Schematic of the canonical Wnt signaling pathway. A) In the absence of Wnt ligands, β-cat is sequestered in the cytoplasm by the destruction complex consisting of APC, axin, GSK-3, and CK-1α, leading to its degradation by the proteasome. TCF and Groucho bind to the promoters of Wnt target genes and repress their expression. B) Upon binding of a Wnt ligand to the Frizzled receptor and LRP-5/6 co-receptor, the destruction complex is disrupted by Dvl. In turn, β-cat enters the nucleus where it forms the bipartite transcription factor β-cat/TCF and stimulates Wnt target gene expression. GPCR, G-protein coupled receptor. Dvl, dishevelled. APC, adenomatous polyposis coli. GSK-3, glycogen synthase kinase-3. CK-1α, casein kinase 1α. IR, insulin receptor. HDAC, histone deacetylase. CtBP-1, C-terminal binding protein-1. H/N, hormone/neurotransmitter. PKA, protein kinase A. Ins, insulin. CBP, cAMP response element-binding (CREB) binding protein.

Figure 2

TCF7L2 genetic structure, T2D risk SNP locations, and protein structure. A) The human TCF7L2 gene, located on chromosome 10q25.3, consists of 17 exons (boxes).
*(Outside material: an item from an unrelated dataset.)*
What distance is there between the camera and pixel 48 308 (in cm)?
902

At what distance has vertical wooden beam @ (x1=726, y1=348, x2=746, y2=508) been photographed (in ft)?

At least five exons are alternatively spliced (white boxes). Five SNPs were originally determined to be associated with T2D risk in a variety of ethnic backgrounds, all of which are located within the large intronic regions surrounding exon 5. Two additional T2D risk SNPs (yellow) were subsequently identified in Han Chinese populations. The TCF7L2 gene undergoes a significant amount of alternative splicing that produces a large number of transcripts which give rise to a number of isoforms. The major isoforms of size 79 and 58 kDa result from alternative stop codons. A novel transcription start site (called Ex1b-e) was recently identified upstream of exon 6 which leads to the production of a dominant-negative TCF7L2 isoform of size 35–40 kDa. B) The full-length TCF7L2 protein consists of two major domains including the β-cat binding domain at the N-terminal as well as the HMG-box for binding to DNA. In addition, TCF7L2 binds to a number of other factors, depicted in this figure. SNP, single nucleotide polymorphism. HMG, high-mobility group. HBP1, HMG-box transcription factor 1.

Figure 3

Summary of the potential metabolic functions of TCF7L2. The beneficial versus deleterious role of TCF7L2 in the pancreas is controversial and under debate. GLP-1, glucagon-like peptide-1. GIP, gastric inhibitory polypeptide.

Figure 4

Crosstalk among Wnt, insulin, and FOXO signaling cascades. TCF and FOXO compete with each other for a limited pool of free β-cat. Aging and oxidative stress shift the balance in favor of FOXO signaling via JNK to activate downstream FOXO target genes. Contrastingly, insulin and growth factors shift the balance in favor of Wnt/TCF signaling by facilitating the nuclear exclusion of FOXO via PKB/SGK as well as by activating β-cat, thus resulting in the activation of downstream Wnt target genes. PKB, protein kinase B. ROS, reactive oxygen species. JNK, c-Jun N-terminal kinase. FOXO, forkhead box O. SGK, serum and glucocorticoid kinase.